Cátedra de Inmunología, Instituto de Química Biológica, Facultad de Ciencias-Área Inmunología, Departamento de Biociencias, Facultad de Química, Instituto de Higiene, Universidad de la República, Montevideo, Uruguay 11600.
J Dairy Sci. 2020 Jul;103(7):5978-5991. doi: 10.3168/jds.2019-17569. Epub 2020 May 14.
Human milk (HM) constitutes the first immunological barrier and the main source of nutrients and bioactive components for newborns. Immune factors comprise up to 10% of the protein content in HM, where antibodies are the major components (mainly IgA, IgG, and IgM). In addition, antibacterial enzymes such as lysozyme and immunoregulatory factors such as soluble cluster of differentiation 14 (sCD14) and transforming growth factor β2 (TGF-β2) are also present and play important roles in the protection of the infant's health. Donor milk processed in HM banks by Holder pasteurization (HoP; 62.5°C, 30 min) is a safe and valuable resource for preterm newborns that are hospitalized, but is reduced in major immunological components due to thermal inactivation. We hypothesized that high hydrostatic pressure (HHP) and high-pressure homogenization (HPH) are 2 processes that can be used on HM to reduce total bacteria counts while retaining immunological components. We studied the effects of HHP (400, 450, and 500 MPa for 5 min applied at 20°C) and HPH (200, 250, and 300 MPa, milk inlet temperature of 20°C) applied to mature HM, on microbiological and immunological markers (IgA, IgG, IgM, sCD14, and TGF-β2), and compared them with those of traditional HoP in HM samples from healthy donors.
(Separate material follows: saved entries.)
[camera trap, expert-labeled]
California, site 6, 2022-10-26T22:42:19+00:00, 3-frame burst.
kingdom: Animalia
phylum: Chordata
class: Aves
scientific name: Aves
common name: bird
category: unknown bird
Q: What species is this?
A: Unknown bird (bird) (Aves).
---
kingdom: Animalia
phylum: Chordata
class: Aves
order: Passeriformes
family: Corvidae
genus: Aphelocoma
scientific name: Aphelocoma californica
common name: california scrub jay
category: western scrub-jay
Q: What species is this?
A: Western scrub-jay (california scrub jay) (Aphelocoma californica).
The HHP processing between 400 and 500 MPa at 20°C reduced counts of coliform and total aerobic bacteria to undetectable levels (<1.0 log cfu/mL) while achieving approximately 100% of immunological component retention. In particular, comparing median percentages of retention of immunological components for 450 MPa versus HoP, we found 101.5 versus 50.5% for IgA, 89.5 versus 26.0% for IgM, 104.5 versus 75.5% for IgG, 125.0 versus 72.5% for lysozyme, 50.6 versus 0.1% for sCD14, and 88.5 versus 61.1% for TGF-β2, respectively. Regarding HPH processing, at a pressure of 250 MPa and inlet temperature of 20°C, the process showed good potential to reduce coliforms to undetectable levels and total aerobic bacteria to levels slightly above those obtained by HoP. The median percentages of retention of immunological markers for HPH versus HoP were 71.5 versus 52.0%, 71.0 versus 27.0%, 104.0 versus 66.5%, and 30.9 versus 0.2%, for IgA, IgM, IgG, and sCD14, respectively; results did not significantly differ for lysozyme and TGF-β2. The HPH at 300 MPa produced higher inactivation of immunological components, similar to values achieved with HoP.
人乳(HM)构成了第一道免疫屏障,也是新生儿营养和生物活性成分的主要来源。免疫因子占 HM 蛋白质含量的 10%,其中抗体是主要成分(主要为 IgA、IgG 和 IgM)。此外,还存在抗菌酶如溶菌酶和免疫调节因子如可溶性分化簇 14(sCD14)和转化生长因子β2(TGF-β2),它们在保护婴儿健康方面也发挥着重要作用。经 Holder 巴氏消毒(HoP;62.5°C,30 分钟)处理的母乳银行捐赠奶是住院早产儿的一种安全且有价值的资源,但由于热失活,其主要免疫成分减少。我们假设高静压(HHP)和高压均质(HPH)是可以用于 HM 的 2 种工艺,可以在降低总细菌计数的同时保留免疫成分。我们研究了 HHP(400、450 和 500 MPa,20°C 下 5 分钟)和 HPH(200、250 和 300 MPa,牛奶入口温度 20°C)对成熟 HM 中微生物和免疫标志物(IgA、IgG、IgM、sCD14 和 TGF-β2)的影响,并将其与 HM 样本中传统 HoP 进行了比较健康供体。在 20°C 下,400 至 500 MPa 的 HHP 处理可将大肠菌群和总需氧菌的计数降低至无法检测的水平(<1.0 log cfu/mL),同时保留约 100%的免疫成分。特别是,比较 450 MPa 与 HoP 时免疫成分保留的中位数百分比,我们发现 IgA 为 101.5%对 50.5%,IgM 为 89.5%对 26.0%,IgG 为 104.5%对 75.5%,溶菌酶为 125.0%对 72.5%,sCD14 为 50.6%对 0.1%,TGF-β2 为 88.5%对 61.1%。关于 HPH 处理,在 250 MPa 压力和 20°C 入口温度下,该工艺具有很好的潜力,可以将大肠菌群降低至无法检测的水平,总需氧菌数量略高于 HoP 处理的水平。HPH 与 HoP 相比,免疫标志物保留的中位数百分比分别为 IgA 为 71.5%对 52.0%,IgM 为 71.0%对 27.0%,IgG 为 104.0%对 66.5%,sCD14 为 30.9%对 0.2%;溶菌酶和 TGF-β2 的结果没有显著差异。300 MPa 的 HPH 产生了更高的免疫成分失活,与 HoP 相似。